In Napa Valley discutiamo di blend e di single vineyards

In Napa Valley discutiamo di blend e di single vineyards

E’ passata la prima giornata del #MNV13 che tradotto dal twitterese significa Master Napa Valley 2013. Siamo una quarantina, Master Sommelier, Master of Wine e aspiranti tali, come il sottoscritto. L’associazione dei vitivinicoltori della Napa ci ha invitati a scorprire in particolare due aspetti della zona: la diversità di suoli che sta all’origine delle emergenti sotto-denominazioni (purtroppo anche gli americani così marketing oriented sono caduti nel tranello dei questa orribile definizione “sub-appellation”), e il dinamismo di una comunità di produttori carichi di energia innovatrice. Basti pensare a ciò che hanno realizzato in 50 anni.

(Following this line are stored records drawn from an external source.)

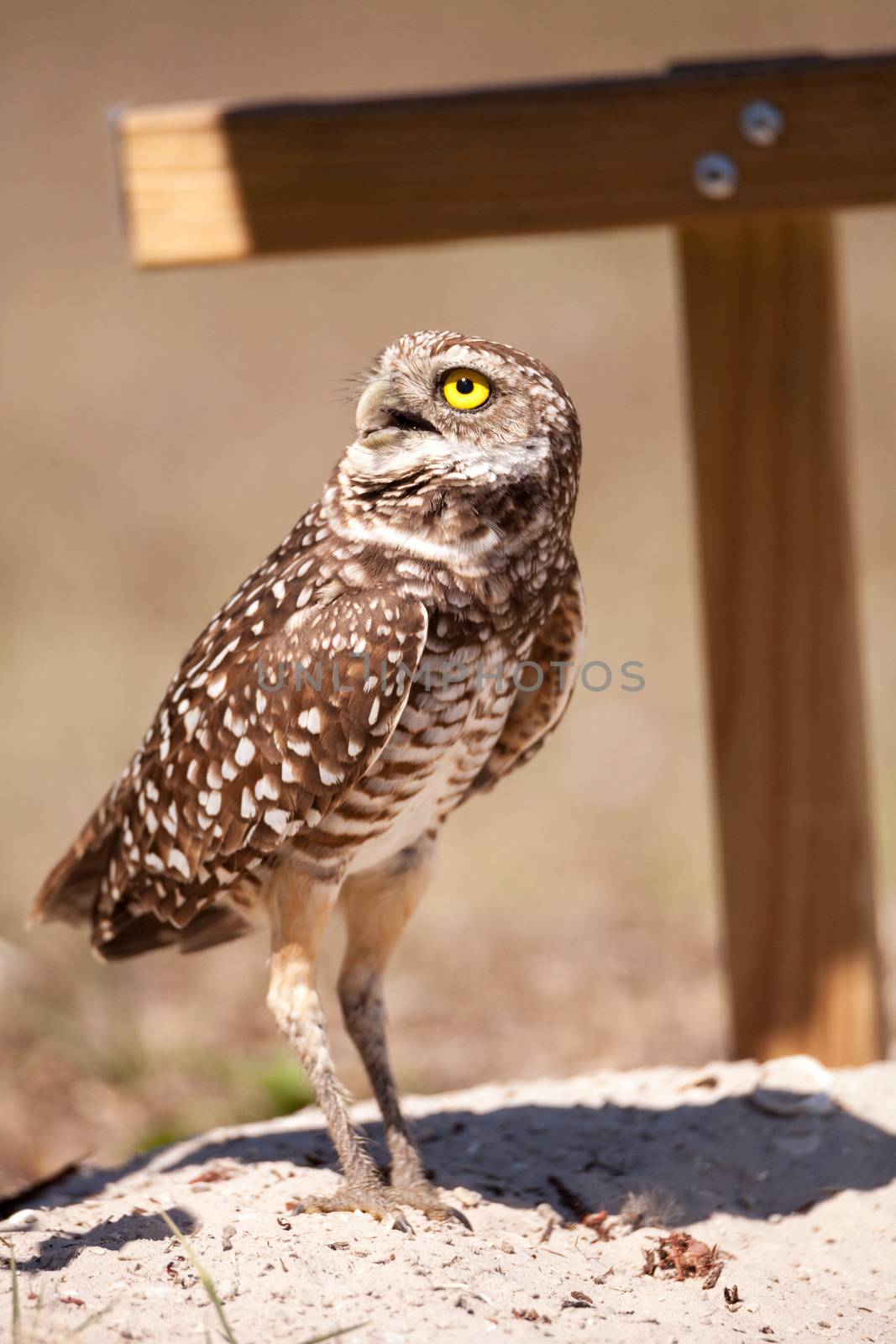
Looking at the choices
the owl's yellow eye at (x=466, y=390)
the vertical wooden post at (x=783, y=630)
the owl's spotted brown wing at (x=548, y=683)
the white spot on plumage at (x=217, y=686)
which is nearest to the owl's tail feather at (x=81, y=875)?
the white spot on plumage at (x=217, y=686)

LE RAGIONI DELLE SUB-APPELLATION – Quanto alla diversità, si parte dal distretto di Los Carneros, all’imbocco della Valley, dove le influenze del Pacifico e delle nebbie della baia sono più evidenti, temperature più basse, ambiente borgognotto da Chardonnay e Pinot nero, si passa per Coombsville e Oakville, dal clima più mite e varietà tardive, piccola Bordeaux da Cabernet e confratelli, fino all’estremità a nord, Calistoga, decisamente clima caldo, da dove proviene ad esempio uno Zinfandel potente e concentrato, ottenuto da “dry farming”, cioè senza irrigazione. Estremo!

Il panorama vitato della Napa Valley

QUALI TENDENZE? TUTTE! – Se colpisce la varietà, dunque, non da meno è il dinamismo… Abbiamo ripassato in 12 ore tutti i possibili trend della viticolura e dell’enologia mondiale. Tanto per citarne alcune: l’estrema attenzione per l’ambiente (ormai da queste parti la maggior parte delle vigne sono certificate biologiche, le aziende cercano la sostenibilità energetica e in una abbiamo saputo che è stato assunto addirittura l’entomologo per gestire il vigneto a partire dall’ecosistema). Altra tendenza in atto, la valorizzazione del Cabernet franc, il fratello minore che ormai vediamo emergere anche in Italia, in Francia, eccetera. E ancora, tra i vigneron – termine non usato a sproposito, dato che il 95% delle Cantine qui sono piccole, a conduzione famliare – è acceso il dibattito sull’utilizzo del blend e sulla moda dei “single vineyard“, che come ha ricordato anche Jancis Robinson al recente talk-show di Cortina, è tendenza mondiale, ma non per questo non oggetto di interrogativi.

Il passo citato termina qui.